Guy’s and St Thomas’ NHS Foundation Trust plans to invest £213m in IT over the next five years, including the procurement of an electronic patient record system, clinical portals and mobile devices for staff.

The trust’s IT strategy was passed by the board in December last year and sent out to suppliers.

It aims to achieve; a resilient infrastructure that will perform 24/7; a ‘third generation’ PAS/EPR with integrated major specialty systems; mobile working via portals; integrated research systems; and a network that extends beyond the hospital into the community.

The strategy sets out a total capital investment over the next five years of £113m, which is £65m more than the current planned spend of £48m.

There is also an anticipated total revenue requirement of £100m over the five year period, which is £40m above current revenue projections.

Group IT director Scott Sommerville said it was not a hard task to get the strategy passed by the board which, if anything, was keen to invest more money and faster.

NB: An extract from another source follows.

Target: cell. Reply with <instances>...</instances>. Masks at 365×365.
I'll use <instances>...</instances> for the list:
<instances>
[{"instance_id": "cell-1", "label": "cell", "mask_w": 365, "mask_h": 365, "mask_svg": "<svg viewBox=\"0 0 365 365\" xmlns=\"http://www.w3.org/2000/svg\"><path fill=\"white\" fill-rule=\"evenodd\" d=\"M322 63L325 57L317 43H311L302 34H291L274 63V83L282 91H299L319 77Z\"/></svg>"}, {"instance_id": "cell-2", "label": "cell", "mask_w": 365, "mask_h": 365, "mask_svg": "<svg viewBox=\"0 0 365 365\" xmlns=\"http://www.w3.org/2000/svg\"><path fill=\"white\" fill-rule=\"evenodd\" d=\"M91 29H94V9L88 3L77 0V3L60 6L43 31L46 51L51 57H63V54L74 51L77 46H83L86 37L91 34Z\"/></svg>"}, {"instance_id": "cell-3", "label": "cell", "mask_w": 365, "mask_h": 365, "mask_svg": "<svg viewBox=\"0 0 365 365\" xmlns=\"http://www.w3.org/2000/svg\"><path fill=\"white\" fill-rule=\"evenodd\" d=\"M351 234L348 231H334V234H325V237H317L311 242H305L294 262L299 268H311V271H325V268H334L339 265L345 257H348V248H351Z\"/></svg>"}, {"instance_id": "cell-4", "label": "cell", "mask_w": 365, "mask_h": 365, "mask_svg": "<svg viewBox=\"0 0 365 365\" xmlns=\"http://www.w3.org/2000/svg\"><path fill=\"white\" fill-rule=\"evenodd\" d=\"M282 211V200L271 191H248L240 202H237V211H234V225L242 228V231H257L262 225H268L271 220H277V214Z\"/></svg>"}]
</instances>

“I was able to describe back to the organisation what its ambitions were and how technology needed to be used in order to achieve that,” he said.

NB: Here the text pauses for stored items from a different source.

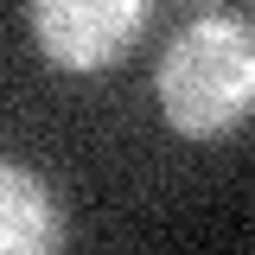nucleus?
Segmentation results:
<instances>
[{
	"label": "nucleus",
	"mask_w": 255,
	"mask_h": 255,
	"mask_svg": "<svg viewBox=\"0 0 255 255\" xmlns=\"http://www.w3.org/2000/svg\"><path fill=\"white\" fill-rule=\"evenodd\" d=\"M159 115L185 140H217L255 115V26L204 13L159 58Z\"/></svg>",
	"instance_id": "1"
},
{
	"label": "nucleus",
	"mask_w": 255,
	"mask_h": 255,
	"mask_svg": "<svg viewBox=\"0 0 255 255\" xmlns=\"http://www.w3.org/2000/svg\"><path fill=\"white\" fill-rule=\"evenodd\" d=\"M153 0H26L32 38L58 70H109L147 26Z\"/></svg>",
	"instance_id": "2"
},
{
	"label": "nucleus",
	"mask_w": 255,
	"mask_h": 255,
	"mask_svg": "<svg viewBox=\"0 0 255 255\" xmlns=\"http://www.w3.org/2000/svg\"><path fill=\"white\" fill-rule=\"evenodd\" d=\"M58 243V204L26 166H0V249L6 255H45Z\"/></svg>",
	"instance_id": "3"
}]
</instances>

Each project will be presented as an individual business case with costs and benefits. The first project, for a “noteless paper light” programme – is going to the board next month.

Guy’s and St Thomas’ is one of the iSoft7 group of trusts in London and the South that chose to stick with their iSoft i.PM and i.CM systems ahead of the National Programme for IT in the NHS.

This group recently agreed a new deal with CSC to retain their systems. But the Guy’s and St Thomas’ strategy says the clinical system – iCM – is “limited in scope for expansion.”

It also says the trust needs to make such a heavy investment in IT because there are problems with the multiple systems that staff have to use at the moment, which "have been developed incrementally without a coherent plan."

Work has been completed over the last two years on making the fixed network and wireless network more resilient and able to support the future needs of the trust.

However, the servers and storage used to deliver applications are in “varying states of reliability.”

The strategy document projects an investment of more than £25m in supporting infrastructure over five years. This new infrastructure will be capable of operating 24/7 and supporting a mobile workforce.

The plan is to implement an interim e-prescribing system in this financial year with a picture archiving and communications system and radiology information system likely to be rolled out over 2013-15.

But Guy’s and St Thomas’ wants to achieve a paperless environment with the implementation of the EPR, which is to be procured between 2013 and 2015.

Sommerville has built up the trust’s programme management office to run the strategy. He has also created a design team with a chief architect, enterprise and clinical architects doing detailed design work.

And he has commissioned a “root and branch audit” of the IT systems, processes and people to identify where the risks lay ahead.

“We will use consultants and suppliers to deliver a large part of the expertise. The key is that we retrain our people as we go through this process so we end up with the expertise in the organisation,” Sommerville said.

“It’s an ambitious plan, we need to be really diligent in our upfront planning and really professional in the way we approach this.

“I feel highly excited about it myself and the team are really quite energised. We look around the NHS and don’t see a lot of organisations attempting to do what we are doing.”

The cost of procuring an EPR and the development of big systems such as PACS over the next five years is estimated at more than £35m.

An estimated £8.4m will be invested in integrated desktops to provide a view of information pulled together from various systems.

Staff will have a single sign-on with automatic access to all the information they need to do their job, the strategy says.

The inpatient view will enable a “paperless ward” with live bed state and electronic ward observations and there will also be a community portal and GP portal.

New devices will be made available to support this new flexibile working environment such as lightweight laptops, tablets and small hand held computers.

A new programme called ‘Hospital in Pocket’, introduced this year, will see all existing phones, BlackBerry smartphones, bleeps and pagers replaced with a smaller number of standard devices.

Laptops will be developed with “offline” capabilities and tablet devices will be introduced alongside bedside terminals. In parallel to this, the trust will be investing nearly £13m in systems access services.

“Increasingly sophisticated software will be deployed to monitor and control staff access whilst simplifying the process of accessing trust systems and services,” the strategy says.

The trust is also looking to invest in video conferencing capabilities, which will ultimately be extended to patients in their homes, and explore the use of telemedicine, starting with A&E.